There were 3 types of PCBs that needed to be mounted.

x1 XIAO ESP32C3 Development Board
x1 Arduino UNO R4 WiFi Board
x4 ULN2003 Driver Board for Stepper Motors

For the Arduino UNO R4 WiFi mounting, I used a SunFounder Acrylic Case.

For the XIAO ESP32C3 board and the ULN2003 motor driver boards, I designed an edge-fit casing, which holds the bottom edge of the board. This holds the boards in place with a light press fit and allows for easy removal and replacement.

PCB Mount for XIAO ESP32C3 Development Board

In order to mount the boards on the back panel, I used Command Strips. These allow for click removal and refastening. The design choice here was for near-term flexibility.
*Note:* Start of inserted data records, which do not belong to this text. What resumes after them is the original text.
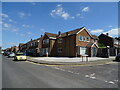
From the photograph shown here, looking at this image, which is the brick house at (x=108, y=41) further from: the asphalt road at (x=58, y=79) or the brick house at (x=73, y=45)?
the asphalt road at (x=58, y=79)

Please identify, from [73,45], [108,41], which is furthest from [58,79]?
[108,41]

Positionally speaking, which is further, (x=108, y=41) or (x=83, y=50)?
(x=108, y=41)

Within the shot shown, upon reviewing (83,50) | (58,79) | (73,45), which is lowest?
(58,79)

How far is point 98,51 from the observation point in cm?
3041

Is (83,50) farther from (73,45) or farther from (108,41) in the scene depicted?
(108,41)

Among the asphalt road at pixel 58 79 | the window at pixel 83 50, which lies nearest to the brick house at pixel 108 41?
the window at pixel 83 50

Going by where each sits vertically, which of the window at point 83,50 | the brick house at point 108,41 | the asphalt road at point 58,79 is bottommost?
the asphalt road at point 58,79

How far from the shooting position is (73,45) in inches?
1105

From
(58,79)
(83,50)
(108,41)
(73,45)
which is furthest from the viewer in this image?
(108,41)

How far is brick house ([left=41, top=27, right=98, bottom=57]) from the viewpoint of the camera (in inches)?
1094

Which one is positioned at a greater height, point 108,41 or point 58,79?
point 108,41

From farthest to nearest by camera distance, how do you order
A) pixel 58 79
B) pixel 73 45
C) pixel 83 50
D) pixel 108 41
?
1. pixel 108 41
2. pixel 83 50
3. pixel 73 45
4. pixel 58 79

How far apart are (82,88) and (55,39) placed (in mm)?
29799

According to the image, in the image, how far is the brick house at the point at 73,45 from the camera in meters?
27.8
The mounting could be strengthened with mechanical fasteners.

Wiring

There are 5 types of wiring used in Locus Pocus

Stepper motor wires - these come attached to the motors with a dedicated connector for the motor driver board
Motor driver control wires - stepper motor control requires 4 lines. I created dedicated 4-line ribbon cables with crimp-pin connections and 4-point connector blocks.
Power distribution - each stepper motor also needs a power and ground line. I used a 2-in-8-out terminal block to distribute the power lines. I created 5 dedicated 2-line ribbon cables with crimp-pin connections and 2-point connector blocks - 1 for the power input and 4 for the connection to each motor.
XIAO ESP32C3 Cable - the XIAO ESP32C3 uses a USB C cable for logic power and data.
Arduino UNO R4 WiFi - the Arduino UNO R4 WiFi uses a USB C cable for logic power and data. It also uses a barrel jack connection for motor power.

In order to manage wiring, I used Command Clips that allow for manual addition / removal of wiring / cables. The design choice here was for near-term flexibility. The mounting could be strengthened with mechanical fasteners.